▶ Selection:
'''

What does "Procure to pay" mean?


This. For more information, see this post https://training.kalzumeus.com/newsletters/archive/enterpris... by patio11.


That was an interesting read. Don't know how much of it to believe though.


> it's why the centre of the pricing distribution for many types of software is exactly $1000

The original question says "~$1000" in the title, and "about $1000" in the explanatory text.


In my experience government departments will buy $1000 + software packages when sold by slick salespersons, especially near the end of their annual budget cycle, when they chose to spend remaining funds so as to not have their budget cut. I have seen dozens of unopened boxes in many IT department offices.


I have seen dozens of unopened boxes in many IT department offices.

Most enterprise software is installed over a network and managed with a license manager. An unopened box is not a sign that the software hasn't been used.


Not in the old days.


This happens in colleges too, although they were buying Raspberry Pi's and other cool things that students could use for classes, including an Oculut Rift. It sucks how accounting sort of forces you to buy crazy things to make sure they don't take funds away from you, but it's also kind of cool the kind of stuff you can get away with buying if you word it just right.


Individuals in roles with $1000 of purchasing authority, thereby avoiding procurement processes for larger purchases.


This. Many companies have a cut off around $1000 and purchases above that need more authorization.


If you make $50k/yr (as a freelance headshot photographer in a small town) using Photoshop, a $1000 license plus a $500 upgrade every two years is worth your while. (I'm not up to date on the current subscription pricing but assume it's analagous.) Many people make much more than that per year using such software.

In my current job at a small business, there are things we spend $10k/mo on to make $1M/mo in revenue. Even if we were only making $100k/mo, those costs would not be prohibitive (though we might be looking at reducing them further).

Basically, you have to spend money to make money. If what you spend will allow you to make more than you're spending (and more than you'd make without it), it's worth it. The term many use for that sort of spending is "investment".


Great realistic comment.

To reinforce it, there's that saying that some people know the cost of everything and the value of nothing.


ArcGIS is another one (although the OSS qgis alternative is picking up steam).

Adobe now chargers a much more affordable per year subscription. Honestly I'd rather pay the $300 ~ $600 for a version that doesn't expire, but that's just me.

To answer your question: mid-level enterprise customers that need a very niche product.


How close is qgis to parity with ArcGIS? And can qgis interpret openstreetmap data?


1. Pretty close in terms of functionality when it comes to rendering, computation. Not close when it comes to out of the box user friendliness (Arc comes packaged with everything and with QGIS you have to tap into a not-as-well-defined plugin ecosystem that is thousands strong to get the functionality). This is either a pro or a con depending on how you look at it. Also ArcGIS out of the box cartography is completely unrivaled compared to QGIS. Similar results can be achieved to ArcGIS when exporting QGIS data to something specializing in vector graphics such as Adobe Illustrator, which is the workflow a lot of people using QGIS do (render vectors/map in QGIS and then take it out to other program).

'''

▶ Provided data:
'''

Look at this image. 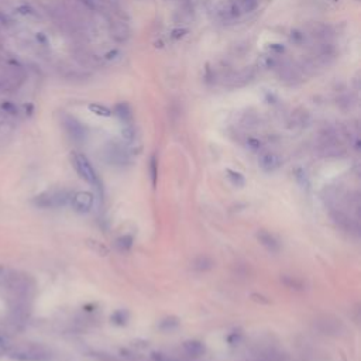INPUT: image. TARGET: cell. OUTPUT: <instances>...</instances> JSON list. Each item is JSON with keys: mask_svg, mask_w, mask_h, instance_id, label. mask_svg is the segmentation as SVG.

'''

▶ Set task: Pick up the thread on who buys software priced around $1000 after its last sentence and keep it going. The data is separate from the thread and unrelated to it.

▶ Result of this exercise:
2. QGIS is actually “better” at interpreting OSM than Arc, simply because people who work on free software like free data and there are many more plugins and tutorials that are based around OSM for QGIS. So it’s not “better” in the sense you might be implying, more like it’s just a much more typical dataset for the QGIS community than Arc and you reap the side benefits of that.

As other poster noted as well, the commercial options for QGIS sat the moment are not very good. I think Desktop GIS is an area that is ripe for Gitlab-esque disruption.


Thank you!


I haven't used ArcGIS but I can answer - it's nowhere near MapInfo or even FME, but it's still very very useful in its own right. QGIS really needs more development effort, especially to work within corporate firewalls - I think I can still crash certain versions if they get a 407 back from the update check.


FME and QGIS are not directly comparable.

FME is an ETL tool, using it just for the Data Inspector part would be a waste. In this scenario, QGIS would be also more comfortable and user friendly. On the other hand, QGIS cannot do what is FME's primary use - transform data.


Thank you!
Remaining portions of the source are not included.